Boneca negra é alvo de violência para desestressar na China
Uma boneca negra chamada Natasha, vendida na China como brinquedo para aliviar o estresse, gerou forte indignação nas redes sociais do país. Vídeos compartilhados na internet mostram consumidores agindo de forma violenta e abusiva contra o produto, que tem formato de bebê.
Nas gravações, usuários esticam, pisam, perfuram e esfaqueiam o brinquedo. Há também registros de pessoas fazendo gestos de cunho sexual e pintando o rosto da boneca com pó branco. As ações causaram uma onda de denúncias e debates sobre o comportamento dos clientes.

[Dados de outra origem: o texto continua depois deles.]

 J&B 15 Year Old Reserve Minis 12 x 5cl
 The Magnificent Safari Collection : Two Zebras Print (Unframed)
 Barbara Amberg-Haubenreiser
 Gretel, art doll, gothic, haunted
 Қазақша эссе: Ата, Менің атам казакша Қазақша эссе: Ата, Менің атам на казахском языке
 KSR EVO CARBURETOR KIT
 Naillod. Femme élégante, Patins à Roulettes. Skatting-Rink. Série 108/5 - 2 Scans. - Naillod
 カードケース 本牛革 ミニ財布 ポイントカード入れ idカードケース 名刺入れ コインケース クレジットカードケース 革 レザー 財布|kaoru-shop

Críticos na plataforma Weibo, equivalente ao X, apontaram que o produto carrega um “triplo fardo” de vulnerabilidade, por representar bebês, mulheres e negros. Internautas classificaram o conteúdo como racista e alertaram que as cenas simulam maus-tratos reais contra crianças.
Originalmente, a proposta do brinquedo é ser um objeto maleável, preenchido com areia ou gel, para ser manipulado em momentos de ansiedade. O item viralizou após um vídeo de sua deformação fazer sucesso, mas a imprensa local alerta para os riscos desse comportamento.

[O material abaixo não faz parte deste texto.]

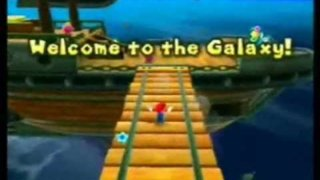 Super Mario Galaxy Game Review (Wii)
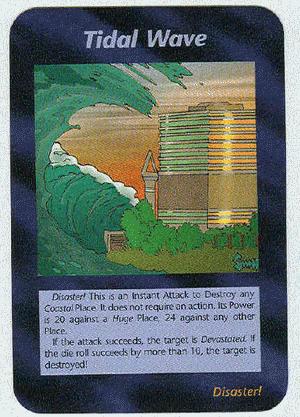 le jeux NWO Tidalwave%2Batomicmonster%2Bs%25C3%25A9isme%2Bvolvan%2Bjapan%2Bjapon%2Billuminati%2Bcard%2Bjeu%2Bgame%2Bnucl%25C3%25A9aire
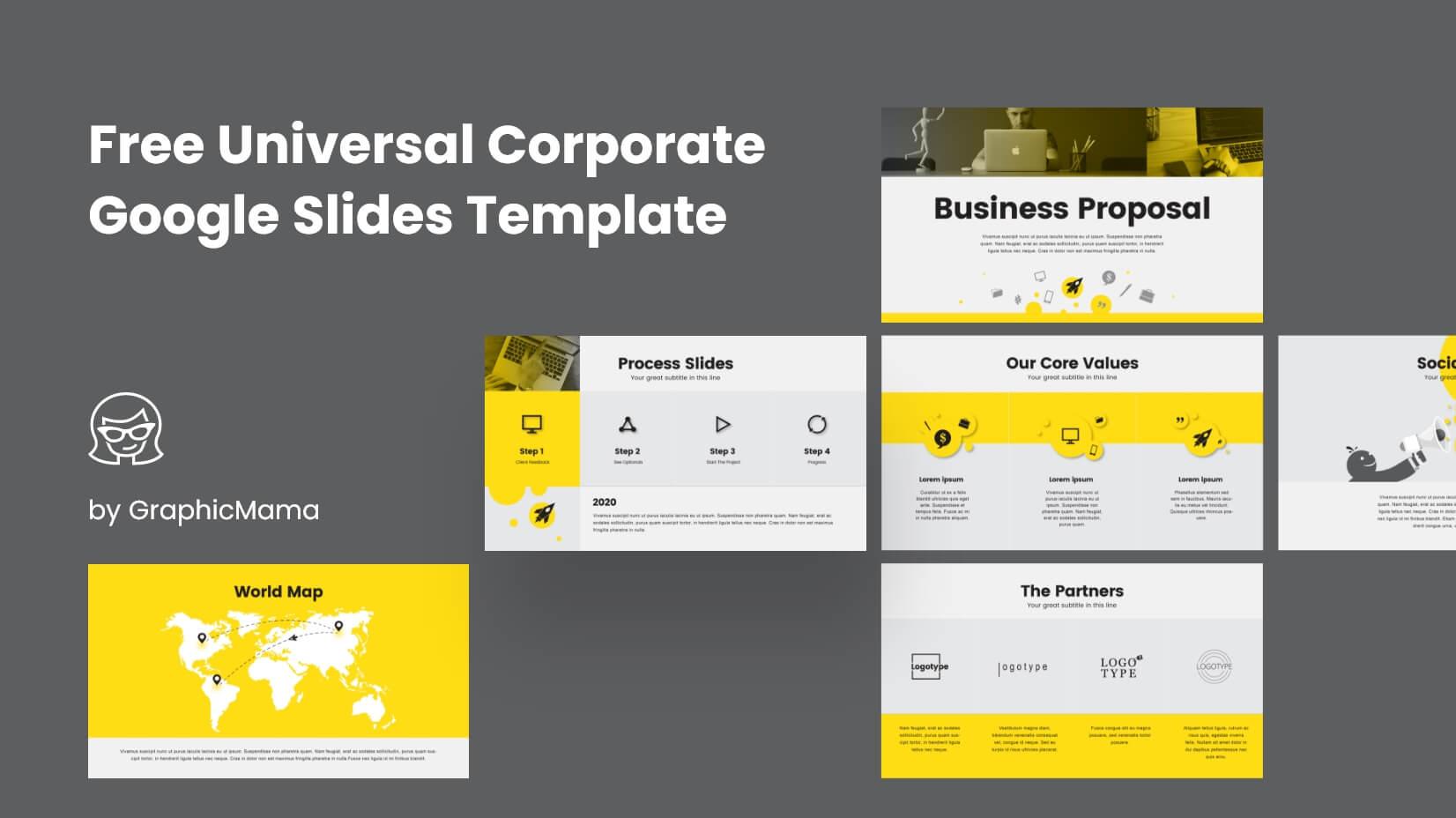 Free-Universal-Corporate-Google-Slides-Template.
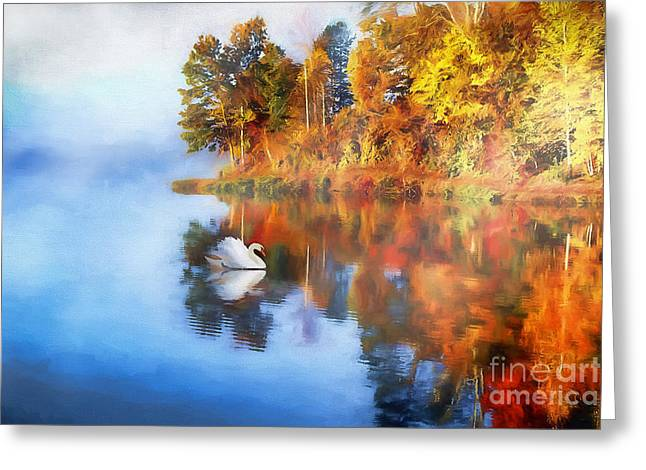 Calm Waters Of Autumn Greeting Card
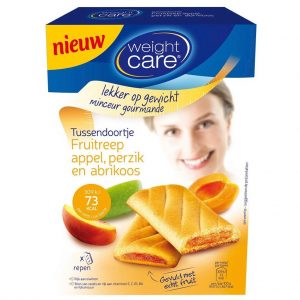 Weight Care Fruitreep Appel, Perzik en Abrikoos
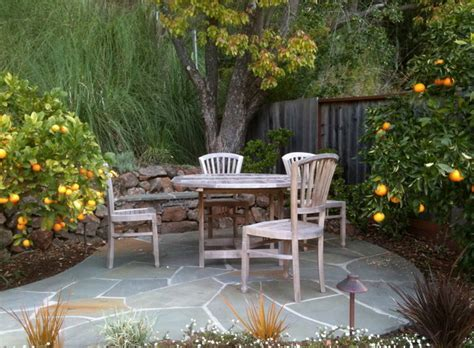 small patios design cozy home plans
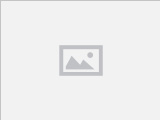 渭河️一号洪峰过境渭南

Um produtor de conteúdo de 37 anos batizou a boneca com o nome de Natasha para criar vídeos simulando como se a boneca fosse sua filha em cenas do cotidiano. A intenção era rebater a pressão da família sobre ele se casar e ter filhos. Na cena que viralizou, a mãe do jovem se irrita, pega a boneca, joga-a no chão e a pisoteia, enquanto ele reage de maneira exagerada e caricata à cena.
Apesar da repercussão negativa, a boneca continua disponível em grandes sites de comércio eletrônico, como o Taobao, custando menos de R$ 10. As fabricantes destacam a resistência do material, e a versão marrom chegou a registrar mais de 100 mil vendas em fábricas.
Órgãos de fiscalização em províncias chinesas já recolheram lotes do brinquedo em lojas físicas após detectarem irregularidades técnicas. A retirada ocorreu devido à falta de laudos de segurança e à origem desconhecida do material usado na confecção do plástico. As informações foram divulgadas pela Folha de S.Paulo.
A psiquiatra brasileira Ana Beatriz Barbosa, que tem 7 milhões de seguidores no Instagram, reagiu à polêmica e alertou sobre os perigos de associar a figura de um bebê a agressões e descarga de estresse. A especialista também destacou o fato de a boneca ter a pele negra.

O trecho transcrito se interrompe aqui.